**Exercise input**
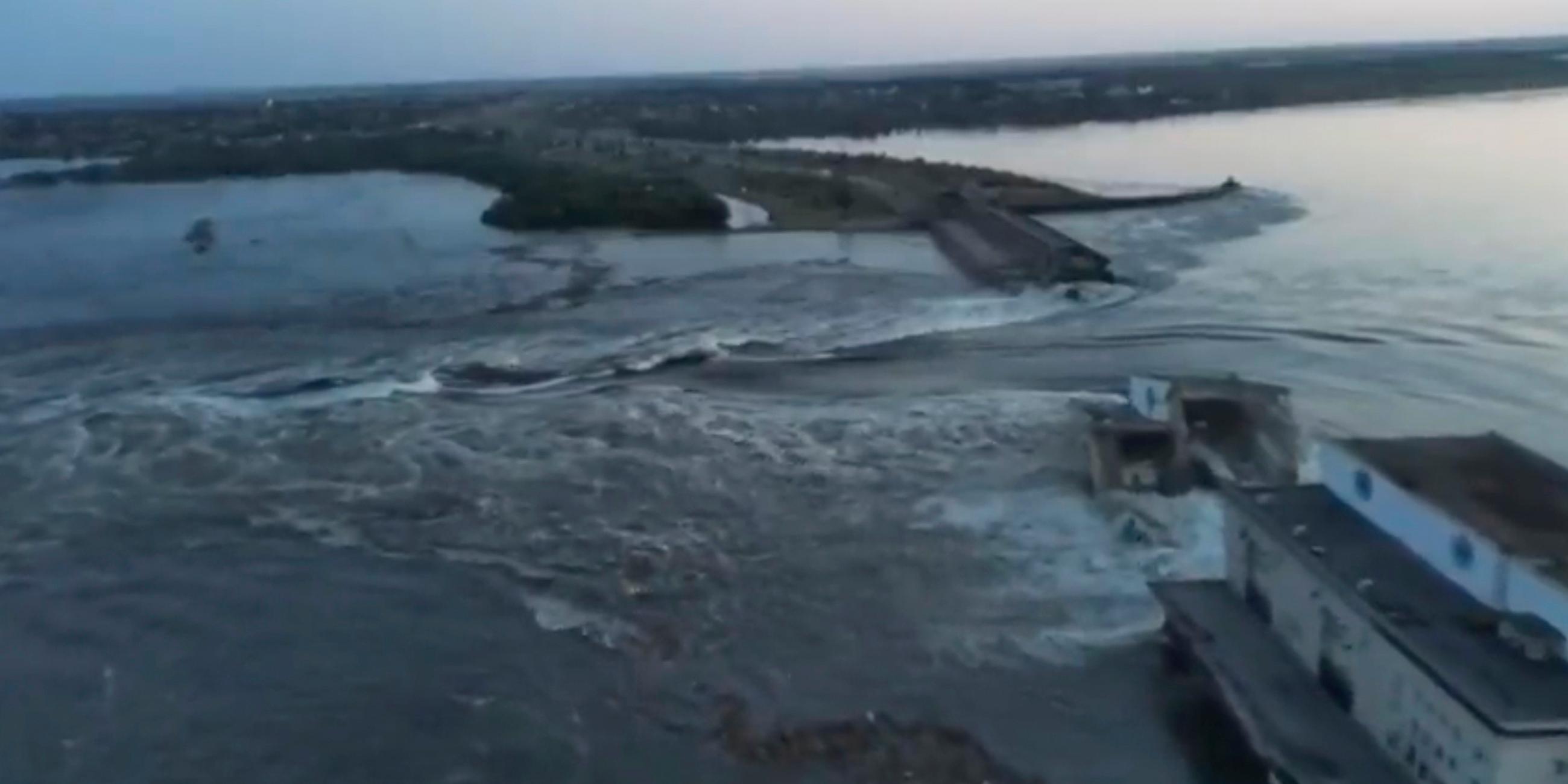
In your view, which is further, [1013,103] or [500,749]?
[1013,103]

* * *

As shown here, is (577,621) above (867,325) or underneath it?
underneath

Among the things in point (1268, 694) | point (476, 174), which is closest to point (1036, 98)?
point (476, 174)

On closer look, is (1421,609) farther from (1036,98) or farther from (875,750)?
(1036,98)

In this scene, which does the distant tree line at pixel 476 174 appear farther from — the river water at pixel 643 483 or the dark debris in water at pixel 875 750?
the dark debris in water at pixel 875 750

* * *

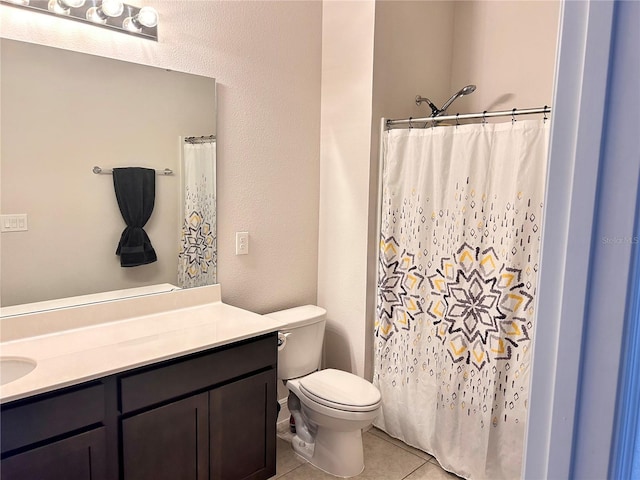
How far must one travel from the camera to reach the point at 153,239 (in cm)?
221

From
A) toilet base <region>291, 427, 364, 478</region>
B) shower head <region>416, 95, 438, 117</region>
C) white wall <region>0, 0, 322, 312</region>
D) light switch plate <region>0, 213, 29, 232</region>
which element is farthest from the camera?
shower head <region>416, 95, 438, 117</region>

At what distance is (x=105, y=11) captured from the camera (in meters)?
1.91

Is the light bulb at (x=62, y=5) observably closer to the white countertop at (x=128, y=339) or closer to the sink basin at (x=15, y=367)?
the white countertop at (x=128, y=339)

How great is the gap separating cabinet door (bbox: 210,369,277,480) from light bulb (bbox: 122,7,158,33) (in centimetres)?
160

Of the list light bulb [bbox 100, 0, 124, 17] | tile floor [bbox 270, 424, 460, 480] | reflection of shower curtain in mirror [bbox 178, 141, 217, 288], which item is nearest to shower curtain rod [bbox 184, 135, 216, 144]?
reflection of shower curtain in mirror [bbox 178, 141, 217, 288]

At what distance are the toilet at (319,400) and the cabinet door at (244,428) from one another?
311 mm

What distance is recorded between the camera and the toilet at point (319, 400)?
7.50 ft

**Given task**
Pull out every line of the material above that contains the word "point". Treat uppercase and lowercase as different.

**The result**
Among the things in point (1268, 694) | point (476, 174), which is closest to point (1036, 98)?
point (476, 174)
How far must one travel from the camera to reach the point at 153,239 (in cm)?
What distance is recorded between the camera and the toilet at point (319, 400)?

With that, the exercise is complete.